[start Data for processing]

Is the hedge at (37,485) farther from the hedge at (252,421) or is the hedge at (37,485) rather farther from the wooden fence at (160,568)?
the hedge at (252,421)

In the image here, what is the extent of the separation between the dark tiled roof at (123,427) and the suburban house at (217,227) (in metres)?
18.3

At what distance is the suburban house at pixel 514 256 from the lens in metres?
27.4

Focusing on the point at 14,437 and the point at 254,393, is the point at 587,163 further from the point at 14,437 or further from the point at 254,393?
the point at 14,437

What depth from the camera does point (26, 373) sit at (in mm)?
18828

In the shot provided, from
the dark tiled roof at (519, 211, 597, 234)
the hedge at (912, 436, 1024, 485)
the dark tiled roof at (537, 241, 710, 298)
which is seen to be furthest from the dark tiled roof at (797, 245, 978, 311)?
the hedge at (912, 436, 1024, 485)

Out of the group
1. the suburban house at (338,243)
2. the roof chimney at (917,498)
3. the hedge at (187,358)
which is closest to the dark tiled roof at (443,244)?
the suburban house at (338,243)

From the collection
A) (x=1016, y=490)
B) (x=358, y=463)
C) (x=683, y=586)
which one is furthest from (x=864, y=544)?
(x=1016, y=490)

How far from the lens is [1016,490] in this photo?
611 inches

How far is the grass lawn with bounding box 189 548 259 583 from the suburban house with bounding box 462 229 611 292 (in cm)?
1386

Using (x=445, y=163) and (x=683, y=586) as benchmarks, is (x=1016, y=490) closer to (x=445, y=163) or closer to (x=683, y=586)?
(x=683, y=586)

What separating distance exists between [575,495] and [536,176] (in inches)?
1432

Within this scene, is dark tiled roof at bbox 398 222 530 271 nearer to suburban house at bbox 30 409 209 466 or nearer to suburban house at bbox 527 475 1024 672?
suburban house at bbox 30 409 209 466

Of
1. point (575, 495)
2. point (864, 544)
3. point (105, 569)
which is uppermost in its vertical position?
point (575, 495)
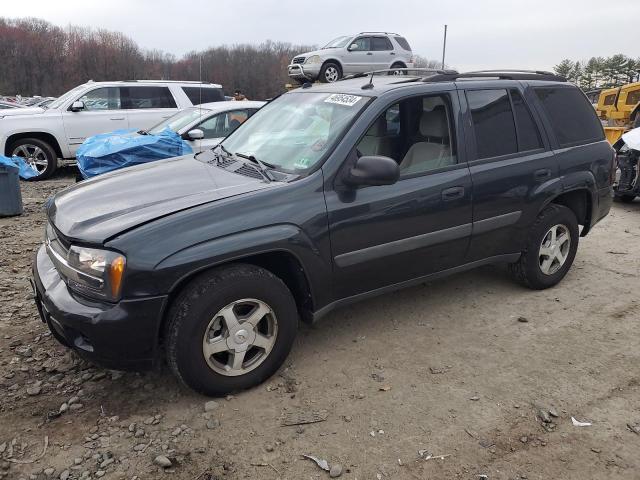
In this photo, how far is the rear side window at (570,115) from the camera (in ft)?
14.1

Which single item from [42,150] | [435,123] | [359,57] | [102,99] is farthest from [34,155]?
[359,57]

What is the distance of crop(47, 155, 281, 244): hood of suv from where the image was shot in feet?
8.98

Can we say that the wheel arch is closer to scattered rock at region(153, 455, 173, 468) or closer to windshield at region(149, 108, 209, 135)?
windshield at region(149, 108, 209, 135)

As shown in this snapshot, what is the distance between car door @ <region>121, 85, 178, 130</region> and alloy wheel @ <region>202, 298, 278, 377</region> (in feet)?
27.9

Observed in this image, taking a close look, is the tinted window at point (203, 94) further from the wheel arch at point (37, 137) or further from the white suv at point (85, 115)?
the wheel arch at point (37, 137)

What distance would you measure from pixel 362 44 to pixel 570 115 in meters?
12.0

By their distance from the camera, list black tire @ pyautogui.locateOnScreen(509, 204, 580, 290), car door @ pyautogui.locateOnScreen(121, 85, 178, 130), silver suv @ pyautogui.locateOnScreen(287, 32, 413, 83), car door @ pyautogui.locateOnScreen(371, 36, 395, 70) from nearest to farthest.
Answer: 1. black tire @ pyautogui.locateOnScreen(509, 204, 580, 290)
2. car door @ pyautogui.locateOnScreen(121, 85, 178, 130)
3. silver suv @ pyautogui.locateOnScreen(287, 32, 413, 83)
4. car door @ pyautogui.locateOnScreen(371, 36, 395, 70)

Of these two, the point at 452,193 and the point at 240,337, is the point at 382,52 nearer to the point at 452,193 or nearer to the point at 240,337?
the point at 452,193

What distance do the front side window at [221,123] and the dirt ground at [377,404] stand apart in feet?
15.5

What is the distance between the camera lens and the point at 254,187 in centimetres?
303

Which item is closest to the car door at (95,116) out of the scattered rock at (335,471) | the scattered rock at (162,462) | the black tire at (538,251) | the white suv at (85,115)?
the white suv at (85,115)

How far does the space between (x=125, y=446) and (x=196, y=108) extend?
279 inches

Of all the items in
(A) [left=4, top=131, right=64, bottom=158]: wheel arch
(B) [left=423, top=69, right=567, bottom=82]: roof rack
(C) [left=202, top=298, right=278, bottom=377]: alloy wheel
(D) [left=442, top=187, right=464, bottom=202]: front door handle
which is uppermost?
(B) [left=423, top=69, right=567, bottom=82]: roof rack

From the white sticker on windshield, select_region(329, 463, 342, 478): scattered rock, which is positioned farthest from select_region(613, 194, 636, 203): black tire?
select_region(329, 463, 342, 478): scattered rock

[end Data for processing]

[Your instructions]
Retype each record exactly as it stands, but do not include the pictures.

[Output for this task]
Is the hedge at (37,485) farther from the hedge at (252,421) or is the hedge at (37,485) rather farther from the wooden fence at (160,568)?
the hedge at (252,421)

In the image here, what is the extent of the separation between the dark tiled roof at (123,427) and the suburban house at (217,227) (in metres)?
18.3

At what distance is the suburban house at pixel 514 256 from the lens in metres?
27.4

Focusing on the point at 14,437 and the point at 254,393, is the point at 587,163 further from the point at 14,437 or further from the point at 254,393?
the point at 14,437

What depth from the camera does point (26, 373) sit at (in mm)?
18828

In the shot provided, from
the dark tiled roof at (519, 211, 597, 234)
the hedge at (912, 436, 1024, 485)
the dark tiled roof at (537, 241, 710, 298)
which is seen to be furthest from the dark tiled roof at (797, 245, 978, 311)?
the hedge at (912, 436, 1024, 485)

Out of the group
1. the suburban house at (338,243)
2. the roof chimney at (917,498)
3. the hedge at (187,358)
which is closest to the dark tiled roof at (443,244)?
the suburban house at (338,243)

From the collection
A) (x=1016, y=490)
B) (x=358, y=463)
C) (x=683, y=586)
which one is furthest from (x=864, y=544)?
(x=1016, y=490)

How far from the lens is [1016,490] in this photo?
611 inches

How far is the grass lawn with bounding box 189 548 259 583 from the suburban house with bounding box 462 229 611 292 (in cm)?
1386

Using (x=445, y=163) and (x=683, y=586) as benchmarks, is (x=1016, y=490) closer to (x=445, y=163) or closer to (x=683, y=586)?
(x=683, y=586)

What separating distance exists between [575,495] and [536,176] (in inches)?
1432

Within this scene, is dark tiled roof at bbox 398 222 530 271 nearer to suburban house at bbox 30 409 209 466 or nearer to suburban house at bbox 527 475 1024 672?
suburban house at bbox 30 409 209 466

Of
1. point (575, 495)
2. point (864, 544)
3. point (105, 569)
which is uppermost in its vertical position?
point (575, 495)
In this photo, how far is the rear side window at (570,115) from the camera (in ft)?
14.1

Which single item from [42,150] | [435,123] | [359,57] | [102,99] is farthest from [34,155]?
[359,57]

What is the distance of crop(47, 155, 281, 244): hood of suv from where the image was shot in feet?
8.98

Can we say that the wheel arch is closer to scattered rock at region(153, 455, 173, 468) or closer to windshield at region(149, 108, 209, 135)?
windshield at region(149, 108, 209, 135)

As shown in this snapshot, what is the distance between car door @ <region>121, 85, 178, 130</region> and alloy wheel @ <region>202, 298, 278, 377</region> (in feet)?
27.9

Observed in this image, taking a close look, is the tinted window at point (203, 94) further from the wheel arch at point (37, 137) or further from the white suv at point (85, 115)?
the wheel arch at point (37, 137)

What distance would you measure from pixel 362 44 to pixel 570 115 in meters?
12.0

By their distance from the camera, list black tire @ pyautogui.locateOnScreen(509, 204, 580, 290), car door @ pyautogui.locateOnScreen(121, 85, 178, 130), silver suv @ pyautogui.locateOnScreen(287, 32, 413, 83), car door @ pyautogui.locateOnScreen(371, 36, 395, 70) from nearest to farthest.
Answer: 1. black tire @ pyautogui.locateOnScreen(509, 204, 580, 290)
2. car door @ pyautogui.locateOnScreen(121, 85, 178, 130)
3. silver suv @ pyautogui.locateOnScreen(287, 32, 413, 83)
4. car door @ pyautogui.locateOnScreen(371, 36, 395, 70)

Of these two, the point at 452,193 and the point at 240,337, is the point at 382,52 nearer to the point at 452,193 or nearer to the point at 240,337?
the point at 452,193

What distance do the front side window at [221,123] and the dirt ground at [377,404] stand apart in feet?
15.5

What is the distance between the camera lens and the point at 254,187 in centimetres?
303

Which item is closest to the car door at (95,116) out of the scattered rock at (335,471) | the scattered rock at (162,462) | the black tire at (538,251) | the white suv at (85,115)?
the white suv at (85,115)

How far does the space between (x=125, y=446) and (x=196, y=108) extend?
279 inches

Of all the items in
(A) [left=4, top=131, right=64, bottom=158]: wheel arch
(B) [left=423, top=69, right=567, bottom=82]: roof rack
(C) [left=202, top=298, right=278, bottom=377]: alloy wheel
(D) [left=442, top=187, right=464, bottom=202]: front door handle
which is uppermost?
(B) [left=423, top=69, right=567, bottom=82]: roof rack

From the white sticker on windshield, select_region(329, 463, 342, 478): scattered rock, which is positioned farthest from select_region(613, 194, 636, 203): black tire?
select_region(329, 463, 342, 478): scattered rock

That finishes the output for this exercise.